Le réveil fut éminemment plus confortable que la vaille avec ma vieille rombière au-dessus de moi à faire tanguer son water-bed... grisant.


Aujourd'hui c'est disette ou ceinture. C'est le jour 8, celui de l'infini connerie. Rien à se mettre sous la dent. Je ne sais pas comment le programme a été mis sur pieds par l'équipe du Festival, peut-être estimaient-ils qu'il fallait mettre un frein à cette sélection tellement agressive, qu'un jour d'accalmie serait le bienvenu. On ne parle plus de rien là, c'est la catastrophe, ou plutôt si, il se murmure que c'est le plus mauvais Festival de Cannes depuis l'année de « La Leçon de Piano ». Le Festival ne fait plus scandale, finit les films choquant, les films que l'ont célèbre car ils ouvrent une nouvelle voie, celle du futur, d'un langage différent, jamais entendu auparavant. Il ne s'agit cette fois-ci que de vomissures d'obscénités et la totalité de la presse et des observateurs, pour s'en pourlécher. A tel point que le film qui sort du lot, à la lecture des torches fions de ce matins, est le Beauvois. Inutile de descendre un film raciste qui met l'accent facile sur les fondations d'une démagogie de cours d'assise. Le public fera lui-même le procès de cette infamie.


Pourtant, le Beauvois, n'est rien en comparaison de la migraine ophtalmique que vient de me provoquer le dernier film d'Assayas, « Carlos ». Dernier film ? Ou dernière création de série made in Canal+? Vous voyez hier je vous en parlais déjà. Canal+ a réussi l'amalgame incestueux entre le cinéma et la télévision. Canal+, usine à fabriquer des futures starlettes. Alors Assayas est un cas épineux car désagréable. Il est tout bonnement inconcevable, incompréhensible que ce réalisateur, type second couteau, arrive toujours à trouver sa place dans une sélection officielle.

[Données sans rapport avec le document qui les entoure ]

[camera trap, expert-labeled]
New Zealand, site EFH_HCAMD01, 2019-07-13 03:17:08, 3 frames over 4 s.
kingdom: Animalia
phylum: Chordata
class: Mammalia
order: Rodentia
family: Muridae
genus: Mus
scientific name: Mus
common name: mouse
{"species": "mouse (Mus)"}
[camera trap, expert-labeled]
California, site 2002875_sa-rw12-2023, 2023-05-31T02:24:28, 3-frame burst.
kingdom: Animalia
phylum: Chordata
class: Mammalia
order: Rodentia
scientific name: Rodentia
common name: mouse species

La faute à qui ? A un réseau bien huilé ? Un sélectionneur à la botte de Canal ? Evidemment tout ceci est politique tout comme voudrait l'être ce film d'Assayas. Petite oeuvre d'opérette voulant emprunter la voie du rock pour se donner des accents de film contestataire ou un peu branché, c'est à voir. Mais à se fourrer quelque part entre du Soderbergh sous-alimenté et du Richet sur-vitaminé, on se fourvoie et on inflige au public de Cannes sa pire heure de torture depuis la projection de « De l'Autre Côté », de Fatih Akin, petite composition prétentieuse d'une cinéaste en état de décomposition avancée.


Voilà, donc je ne suis toujours pas plus riche en cette fin de matinée, ni économiquement, ni intellectuellement, merci M. Frémaux, ni sentimentalement car je viens de recevoir un texto de ma vieille veuve me disant que notre idylle venait de prendre fin. Je m'étais pourtant attaché à elle. Il faut croire que je ne suis pas irremplaçable.